MicroStrategy’s Michael Saylor and the War on Cash
MicroStrategy’s chairman and CEO Michael Saylor warned about the toxicity of cash and traditional assets on a recent Blockworks webinar.
Michael Saylor, Chairman & CEO, MicroStrategy
key takeaways
- MicroStrategy CEO warned about the toxicity of cash and traditional assets on recent Blockworks webinar
- The never-ending expansion of the supply of money has created stampedes of capital into other assets which perpetuates the effects of inflation
When Michael Saylor wants a loan from a bank, like any other businessman he gets an accountant to prepare a financial statement that represents his assets. Once it’s signed, it goes to the bank’s credit officer and because there’s trust in place from a decade-long business relationship, the loan is approved.
The inefficiency of it all. The relationship took a decade. The three letters behind the accountant’s name took seven years. And what’s the loan denominated in? Cash—an asset that’s expensive to move around and devalues by the day with the world’s ever-increasing money supply.
“How do you get a loan from a Japanese bank for 13 days? It’s impossible,” Saylor quipped on Blockworks webinar today. “It takes six months to establish a relationship with a bank.”
But a version of the impossible scenario Saylor describes happens in DeFi all the time thanks to the blockchain. There are dozens of lending protocols that allow an individual seeking credit to post their digital assets as collateral, and for lenders to inspect them and offer a credit line they feel comfortable with. And all of this happens in seconds through smart contracts—programmable money automatically fulfilling one of the oldest functions of a bank. And the term of these loans? Sometimes as little as 10 minutes — flash loans that settle in the course of one blockchain transaction.
This example, made possible with the trillion-dollar global monetary network called bitcoin, is one of the major paradigm shifts we are facing today, he said. The second is an unprecedented explosion in the cost of capital due to inflation.
Inflation and toxicity
With the Fed rapidly increasing the supply of money, that hypothetical cash denominated loan is becoming a problem for the lender. Inflation allows borrowers to pay lenders back with money that is worth less than it was when it was originally borrowed, benefiting the borrower. If you’re a company holding billions of dollars of cash or cash equivalents like debt, the coming inflationary supercycle might just make your balance sheet worthless, he noted.
“CPI is a misleading measure of inflation. CPI is only measuring the rate of consumer price inflation. It isn’t measuring the rate of asset inflation and it isn’t measuring the rate of elite price inflation,” Saylor said, arguing that there are multiple inflation rates and calculating real yield on CPI alone isn’t going to create an accurate result.
================================
Problem to work on
Please continue the article above on Michael Saylor and the war on cash, starting after its last paragraph.
================================
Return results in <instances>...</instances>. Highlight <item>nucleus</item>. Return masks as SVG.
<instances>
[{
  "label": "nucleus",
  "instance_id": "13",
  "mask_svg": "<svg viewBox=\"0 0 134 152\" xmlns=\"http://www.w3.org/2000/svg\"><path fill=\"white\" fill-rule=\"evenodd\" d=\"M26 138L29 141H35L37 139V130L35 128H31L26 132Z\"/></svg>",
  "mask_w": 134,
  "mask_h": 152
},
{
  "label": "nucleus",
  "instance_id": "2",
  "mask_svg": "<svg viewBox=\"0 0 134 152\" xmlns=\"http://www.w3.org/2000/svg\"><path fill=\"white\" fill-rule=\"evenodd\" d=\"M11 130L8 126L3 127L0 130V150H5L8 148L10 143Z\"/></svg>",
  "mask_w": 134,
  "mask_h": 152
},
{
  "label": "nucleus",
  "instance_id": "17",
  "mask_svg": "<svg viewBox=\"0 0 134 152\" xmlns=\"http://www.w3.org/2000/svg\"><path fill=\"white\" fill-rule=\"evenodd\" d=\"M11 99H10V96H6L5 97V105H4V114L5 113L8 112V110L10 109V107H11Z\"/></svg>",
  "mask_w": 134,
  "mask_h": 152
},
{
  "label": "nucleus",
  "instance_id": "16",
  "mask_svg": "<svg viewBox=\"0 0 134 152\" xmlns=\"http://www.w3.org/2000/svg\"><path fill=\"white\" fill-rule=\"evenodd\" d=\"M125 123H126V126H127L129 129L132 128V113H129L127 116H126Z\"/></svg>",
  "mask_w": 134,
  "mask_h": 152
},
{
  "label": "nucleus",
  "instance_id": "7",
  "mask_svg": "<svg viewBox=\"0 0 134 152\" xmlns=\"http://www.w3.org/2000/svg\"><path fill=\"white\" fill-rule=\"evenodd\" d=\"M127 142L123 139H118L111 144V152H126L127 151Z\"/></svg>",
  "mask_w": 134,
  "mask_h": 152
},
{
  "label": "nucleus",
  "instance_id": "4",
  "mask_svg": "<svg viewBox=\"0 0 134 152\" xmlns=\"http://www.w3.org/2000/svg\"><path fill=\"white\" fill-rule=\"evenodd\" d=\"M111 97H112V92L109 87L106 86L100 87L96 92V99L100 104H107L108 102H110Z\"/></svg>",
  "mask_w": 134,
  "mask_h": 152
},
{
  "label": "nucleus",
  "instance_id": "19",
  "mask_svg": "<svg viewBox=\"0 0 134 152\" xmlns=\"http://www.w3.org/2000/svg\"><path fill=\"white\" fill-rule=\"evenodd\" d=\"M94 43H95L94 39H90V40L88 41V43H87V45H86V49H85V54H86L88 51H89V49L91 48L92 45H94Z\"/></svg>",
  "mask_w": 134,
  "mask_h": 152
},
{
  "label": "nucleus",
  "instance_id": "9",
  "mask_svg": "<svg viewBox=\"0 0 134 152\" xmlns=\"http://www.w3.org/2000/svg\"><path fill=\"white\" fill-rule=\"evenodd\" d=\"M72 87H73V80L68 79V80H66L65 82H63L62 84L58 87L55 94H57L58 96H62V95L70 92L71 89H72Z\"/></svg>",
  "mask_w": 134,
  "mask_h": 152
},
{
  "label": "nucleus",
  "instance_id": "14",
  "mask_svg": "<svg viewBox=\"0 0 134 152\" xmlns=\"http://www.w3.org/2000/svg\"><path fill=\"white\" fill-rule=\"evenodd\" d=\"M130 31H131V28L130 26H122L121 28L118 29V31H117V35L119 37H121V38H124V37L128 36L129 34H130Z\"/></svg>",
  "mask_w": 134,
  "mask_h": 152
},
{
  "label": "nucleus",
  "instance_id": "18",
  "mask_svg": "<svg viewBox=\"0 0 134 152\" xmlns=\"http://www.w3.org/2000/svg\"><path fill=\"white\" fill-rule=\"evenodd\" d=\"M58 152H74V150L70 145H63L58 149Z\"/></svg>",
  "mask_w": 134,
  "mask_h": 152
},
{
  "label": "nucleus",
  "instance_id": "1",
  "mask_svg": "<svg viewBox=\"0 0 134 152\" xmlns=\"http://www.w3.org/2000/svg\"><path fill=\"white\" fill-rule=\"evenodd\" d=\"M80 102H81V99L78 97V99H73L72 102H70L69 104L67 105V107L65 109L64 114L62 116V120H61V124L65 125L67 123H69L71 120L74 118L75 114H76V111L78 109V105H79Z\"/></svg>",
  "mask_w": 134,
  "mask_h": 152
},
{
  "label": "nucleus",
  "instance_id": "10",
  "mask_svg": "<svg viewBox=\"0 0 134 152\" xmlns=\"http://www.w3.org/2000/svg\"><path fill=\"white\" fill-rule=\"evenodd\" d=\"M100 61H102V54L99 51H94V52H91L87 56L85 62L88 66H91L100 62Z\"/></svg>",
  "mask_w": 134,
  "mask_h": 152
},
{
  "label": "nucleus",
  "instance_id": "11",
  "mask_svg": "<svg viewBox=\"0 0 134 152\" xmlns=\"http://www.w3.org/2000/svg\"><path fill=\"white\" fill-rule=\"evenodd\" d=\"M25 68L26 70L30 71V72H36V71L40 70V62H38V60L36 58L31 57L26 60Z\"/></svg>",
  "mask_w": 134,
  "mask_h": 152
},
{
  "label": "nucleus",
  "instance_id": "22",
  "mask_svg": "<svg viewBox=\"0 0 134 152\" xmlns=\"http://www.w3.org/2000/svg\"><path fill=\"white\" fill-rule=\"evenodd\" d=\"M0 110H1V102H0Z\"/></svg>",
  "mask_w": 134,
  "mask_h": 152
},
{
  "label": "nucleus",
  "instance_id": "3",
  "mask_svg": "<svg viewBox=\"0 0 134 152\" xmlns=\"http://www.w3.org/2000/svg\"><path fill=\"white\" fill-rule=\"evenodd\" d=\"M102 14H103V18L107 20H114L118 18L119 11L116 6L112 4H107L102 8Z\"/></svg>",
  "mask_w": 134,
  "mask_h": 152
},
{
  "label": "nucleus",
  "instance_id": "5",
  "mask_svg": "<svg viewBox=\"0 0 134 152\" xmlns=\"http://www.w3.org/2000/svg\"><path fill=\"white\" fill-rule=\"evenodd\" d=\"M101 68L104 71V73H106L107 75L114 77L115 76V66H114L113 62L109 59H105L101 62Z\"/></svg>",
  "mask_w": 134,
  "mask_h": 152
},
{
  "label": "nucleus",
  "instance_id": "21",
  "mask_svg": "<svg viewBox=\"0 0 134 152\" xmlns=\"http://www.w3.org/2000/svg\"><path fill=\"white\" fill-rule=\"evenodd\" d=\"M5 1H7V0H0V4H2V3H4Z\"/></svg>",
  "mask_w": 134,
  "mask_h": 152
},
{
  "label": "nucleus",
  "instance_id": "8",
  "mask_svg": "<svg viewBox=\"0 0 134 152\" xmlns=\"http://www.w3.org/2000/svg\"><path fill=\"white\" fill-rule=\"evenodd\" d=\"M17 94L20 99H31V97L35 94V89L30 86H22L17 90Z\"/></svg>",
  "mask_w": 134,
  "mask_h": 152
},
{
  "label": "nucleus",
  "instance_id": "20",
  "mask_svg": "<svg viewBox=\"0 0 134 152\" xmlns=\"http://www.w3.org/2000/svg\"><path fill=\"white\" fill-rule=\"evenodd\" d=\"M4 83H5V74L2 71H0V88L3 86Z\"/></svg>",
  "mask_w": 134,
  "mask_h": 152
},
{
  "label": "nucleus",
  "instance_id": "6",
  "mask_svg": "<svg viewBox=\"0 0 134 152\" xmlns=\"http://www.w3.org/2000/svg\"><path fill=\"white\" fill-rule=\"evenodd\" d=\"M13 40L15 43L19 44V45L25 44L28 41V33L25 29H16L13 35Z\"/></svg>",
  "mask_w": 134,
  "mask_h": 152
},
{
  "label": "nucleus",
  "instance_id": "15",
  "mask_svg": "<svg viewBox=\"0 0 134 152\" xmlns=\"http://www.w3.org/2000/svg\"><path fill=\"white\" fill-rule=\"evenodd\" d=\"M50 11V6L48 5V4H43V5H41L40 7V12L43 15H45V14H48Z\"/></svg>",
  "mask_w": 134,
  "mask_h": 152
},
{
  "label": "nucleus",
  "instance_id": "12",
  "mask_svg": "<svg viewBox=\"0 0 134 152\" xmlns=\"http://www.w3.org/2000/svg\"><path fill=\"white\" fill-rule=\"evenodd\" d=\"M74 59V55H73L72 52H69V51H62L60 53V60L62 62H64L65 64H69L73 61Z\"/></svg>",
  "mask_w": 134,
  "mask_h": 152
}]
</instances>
================================
Output for this task
“Cash equivalents are now toxic. If central bankers are inflating money supply by 15% per year, that means you have negative real yields of -15%,” Saylor said. “Toxicity of the assets is a product of the rate of monetary inflation.”
As a result, corporate treasury managers have gone on a “stampede” to alternatives. The first was equities. But Saylor explained that these can be as frustratingly toxic as cash itself. Considering the 15% increase in the money supply, this creates a discount rate that can be crippling to value stocks. In order to actually turn a profit with these equities, treasury managers will need to find stocks that grow at 20% a year for a decade — which 90% of stocks won’t do and the 5% that can pull it off are “incredibly risky”.
The second stampede was into real estate. “But [real estate] looks like a long bond,” Saylor said. “Especially if you can’t increase the rent at a rate faster than CPI.”
Main Street vs. Wall Street
These are tough times for those in the profession of corporate treasury management. And worse for those on Main Street.
“When we inflate the money supply by 24%, that means that on Wall Street people that own assets did nothing to make 24% more money,” he said. “And that means on Main Street, people that create things for a living that manufacture things had to work 24% harder to get nothing.”
This is something that’s happening worldwide, he said, giving the example of Turkey. Fears over interest rates and inflation were at the core of the firing of the country’s central bank governor — and the double-digit spike in the rise in Google searches for Bitcoin.
But there is hope on the horizon. March of 2020 to Feb 2021 was year zero, when bitcoin rebounded from $5,000 to $50,000.
And now we are in year one — where “bitcoin and digital assets became the solution to monetary inflation.”
“There’s an awareness that isn’t going away,” Saylor said.